[Work instructions]:
The listing must be reproduced in full, exactly as it stands.

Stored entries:
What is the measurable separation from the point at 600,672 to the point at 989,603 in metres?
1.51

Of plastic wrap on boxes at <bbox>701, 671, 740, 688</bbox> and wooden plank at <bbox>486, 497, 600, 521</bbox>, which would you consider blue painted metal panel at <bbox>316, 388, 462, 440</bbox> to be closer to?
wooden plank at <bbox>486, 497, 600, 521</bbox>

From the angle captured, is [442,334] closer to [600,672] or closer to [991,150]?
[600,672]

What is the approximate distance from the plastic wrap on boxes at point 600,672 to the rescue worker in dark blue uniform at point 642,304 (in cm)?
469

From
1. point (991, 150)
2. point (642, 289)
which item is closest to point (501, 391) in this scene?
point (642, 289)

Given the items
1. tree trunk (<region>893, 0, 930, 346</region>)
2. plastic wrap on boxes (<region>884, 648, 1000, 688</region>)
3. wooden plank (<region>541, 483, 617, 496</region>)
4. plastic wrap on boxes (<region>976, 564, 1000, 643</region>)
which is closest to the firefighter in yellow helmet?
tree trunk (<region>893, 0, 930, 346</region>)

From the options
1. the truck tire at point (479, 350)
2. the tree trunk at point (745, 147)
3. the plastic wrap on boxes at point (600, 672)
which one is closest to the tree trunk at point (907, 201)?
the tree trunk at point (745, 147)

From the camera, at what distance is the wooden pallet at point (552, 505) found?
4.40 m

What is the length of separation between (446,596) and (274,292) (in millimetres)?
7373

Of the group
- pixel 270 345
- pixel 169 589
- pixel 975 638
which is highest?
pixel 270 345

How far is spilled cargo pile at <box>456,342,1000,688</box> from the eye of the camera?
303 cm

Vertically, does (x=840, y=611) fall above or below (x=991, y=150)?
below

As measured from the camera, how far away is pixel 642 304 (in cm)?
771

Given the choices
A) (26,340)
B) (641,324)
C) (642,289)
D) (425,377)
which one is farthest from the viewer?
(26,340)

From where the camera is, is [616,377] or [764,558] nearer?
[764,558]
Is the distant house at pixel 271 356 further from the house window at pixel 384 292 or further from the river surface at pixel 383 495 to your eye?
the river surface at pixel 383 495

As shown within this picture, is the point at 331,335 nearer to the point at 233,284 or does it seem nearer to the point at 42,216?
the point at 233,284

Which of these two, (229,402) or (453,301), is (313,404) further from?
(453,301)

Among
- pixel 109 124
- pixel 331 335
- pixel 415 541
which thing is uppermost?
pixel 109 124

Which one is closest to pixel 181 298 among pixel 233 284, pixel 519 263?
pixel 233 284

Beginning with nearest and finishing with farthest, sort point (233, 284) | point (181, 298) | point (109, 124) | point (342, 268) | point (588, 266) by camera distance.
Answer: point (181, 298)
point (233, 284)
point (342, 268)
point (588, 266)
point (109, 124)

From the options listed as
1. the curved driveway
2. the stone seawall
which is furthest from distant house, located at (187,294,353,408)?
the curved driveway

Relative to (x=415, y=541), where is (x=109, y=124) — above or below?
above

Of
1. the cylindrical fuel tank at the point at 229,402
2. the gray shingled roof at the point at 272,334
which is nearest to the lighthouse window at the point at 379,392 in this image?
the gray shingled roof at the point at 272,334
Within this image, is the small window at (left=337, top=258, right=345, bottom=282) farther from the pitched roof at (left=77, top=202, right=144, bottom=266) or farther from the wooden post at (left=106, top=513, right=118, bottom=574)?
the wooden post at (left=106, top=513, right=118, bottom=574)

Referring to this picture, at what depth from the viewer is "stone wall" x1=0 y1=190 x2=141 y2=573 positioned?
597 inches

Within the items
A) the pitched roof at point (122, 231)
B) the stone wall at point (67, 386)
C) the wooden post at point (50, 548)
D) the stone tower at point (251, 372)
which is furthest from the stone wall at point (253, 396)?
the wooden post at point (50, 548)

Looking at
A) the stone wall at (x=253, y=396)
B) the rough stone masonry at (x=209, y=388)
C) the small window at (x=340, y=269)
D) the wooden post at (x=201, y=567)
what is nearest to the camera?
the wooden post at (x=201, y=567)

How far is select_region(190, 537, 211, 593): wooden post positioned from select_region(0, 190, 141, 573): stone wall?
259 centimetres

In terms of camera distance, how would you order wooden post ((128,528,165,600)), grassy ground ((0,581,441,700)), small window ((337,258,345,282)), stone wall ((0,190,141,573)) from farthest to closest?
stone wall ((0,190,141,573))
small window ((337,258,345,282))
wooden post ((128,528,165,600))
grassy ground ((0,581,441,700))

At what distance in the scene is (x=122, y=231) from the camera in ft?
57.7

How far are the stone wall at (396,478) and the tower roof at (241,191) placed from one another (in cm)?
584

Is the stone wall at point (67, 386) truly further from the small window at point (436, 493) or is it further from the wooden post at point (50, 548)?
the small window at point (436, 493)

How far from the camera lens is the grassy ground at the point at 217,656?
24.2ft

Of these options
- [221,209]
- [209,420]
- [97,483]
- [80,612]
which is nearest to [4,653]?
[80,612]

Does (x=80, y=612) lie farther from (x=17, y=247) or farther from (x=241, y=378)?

[Answer to the task]:
What is the measurable separation from the point at 600,672 to the point at 989,603 in metres?
1.51

Of plastic wrap on boxes at <bbox>701, 671, 740, 688</bbox> and wooden plank at <bbox>486, 497, 600, 521</bbox>, which would you consider blue painted metal panel at <bbox>316, 388, 462, 440</bbox> to be closer to?
wooden plank at <bbox>486, 497, 600, 521</bbox>

From the angle captured, is [442,334] closer to [600,672] or closer to [991,150]?
[600,672]

What is the approximate distance from the plastic wrap on boxes at point 600,672 to the rescue worker in dark blue uniform at point 642,304 (in cm)?
469

From
1. point (991, 150)
2. point (642, 289)
which item is closest to point (501, 391) in this scene?
point (642, 289)

Given the items
1. tree trunk (<region>893, 0, 930, 346</region>)
2. plastic wrap on boxes (<region>884, 648, 1000, 688</region>)
3. wooden plank (<region>541, 483, 617, 496</region>)
4. plastic wrap on boxes (<region>976, 564, 1000, 643</region>)
which is closest to the firefighter in yellow helmet?
tree trunk (<region>893, 0, 930, 346</region>)

From the options
1. the truck tire at point (479, 350)
2. the tree trunk at point (745, 147)
3. the plastic wrap on boxes at point (600, 672)
which one is closest to the tree trunk at point (907, 201)?
the tree trunk at point (745, 147)

From the camera, at what distance is the wooden pallet at point (552, 505) found?
4.40 m

What is the length of separation between (446,596) and (274,292) (in millimetres)?
7373

Of the group
- pixel 270 345
- pixel 169 589
- pixel 975 638
which is highest?
pixel 270 345

How far is spilled cargo pile at <box>456,342,1000,688</box> from the eye of the camera?
303 cm

Vertically, does (x=840, y=611) fall above or below (x=991, y=150)?
below

As measured from the camera, how far away is pixel 642 304 (in cm)?
771

Given the choices
A) (26,340)
B) (641,324)
C) (642,289)
D) (425,377)
which one is farthest from the viewer?
(26,340)

From where the camera is, is [616,377] or [764,558] nearer?
[764,558]
Is the distant house at pixel 271 356 further from the house window at pixel 384 292 or further from the river surface at pixel 383 495 to your eye?
the river surface at pixel 383 495

As shown within this picture, is the point at 331,335 nearer to the point at 233,284 or does it seem nearer to the point at 42,216?
the point at 233,284

Which of these two, (229,402) or (453,301), is (313,404) further from?
(453,301)

Among
- pixel 109 124
- pixel 331 335
- pixel 415 541
which thing is uppermost?
pixel 109 124

Which one is closest to pixel 181 298 among pixel 233 284, pixel 519 263?
pixel 233 284

Beginning with nearest and finishing with farthest, sort point (233, 284) | point (181, 298) | point (109, 124) | point (342, 268) | point (588, 266) by camera distance.
Answer: point (181, 298)
point (233, 284)
point (342, 268)
point (588, 266)
point (109, 124)

From the options listed as
1. the curved driveway
2. the stone seawall
which is furthest from distant house, located at (187,294,353,408)?
the curved driveway

Relative to (x=415, y=541), where is (x=109, y=124) — above or below?
above

Of
1. the cylindrical fuel tank at the point at 229,402
2. the gray shingled roof at the point at 272,334
which is nearest to the lighthouse window at the point at 379,392 in this image?
the gray shingled roof at the point at 272,334
Within this image, is the small window at (left=337, top=258, right=345, bottom=282) farther from the pitched roof at (left=77, top=202, right=144, bottom=266) or farther from the wooden post at (left=106, top=513, right=118, bottom=574)?
the wooden post at (left=106, top=513, right=118, bottom=574)

Referring to this picture, at what depth from the viewer is "stone wall" x1=0 y1=190 x2=141 y2=573 positioned?
597 inches

Within the items
A) the pitched roof at point (122, 231)
B) the stone wall at point (67, 386)
C) the wooden post at point (50, 548)
D) the stone tower at point (251, 372)
which is furthest from the stone wall at point (253, 396)?
the wooden post at point (50, 548)

Looking at
A) the stone wall at (x=253, y=396)
B) the rough stone masonry at (x=209, y=388)
C) the small window at (x=340, y=269)
D) the wooden post at (x=201, y=567)
what is nearest to the camera?
the wooden post at (x=201, y=567)

How far is select_region(190, 537, 211, 593): wooden post positioned from select_region(0, 190, 141, 573): stone wall?
259 centimetres

In terms of camera distance, how would you order wooden post ((128,528,165,600)), grassy ground ((0,581,441,700)), small window ((337,258,345,282)), stone wall ((0,190,141,573)) from farthest to closest?
stone wall ((0,190,141,573))
small window ((337,258,345,282))
wooden post ((128,528,165,600))
grassy ground ((0,581,441,700))

At what distance in the scene is (x=122, y=231) from the camera in ft?
57.7

How far are the stone wall at (396,478) and the tower roof at (241,191) placed from one another (in cm)?
584

Is the stone wall at point (67, 386) truly further from the small window at point (436, 493) or is it further from the wooden post at point (50, 548)?
the small window at point (436, 493)

How far from the camera lens is the grassy ground at the point at 217,656?
24.2ft

Of these options
- [221,209]
- [209,420]
- [97,483]
- [80,612]
which is nearest to [4,653]?
[80,612]

Does (x=80, y=612) lie farther from (x=17, y=247) or farther from (x=241, y=378)?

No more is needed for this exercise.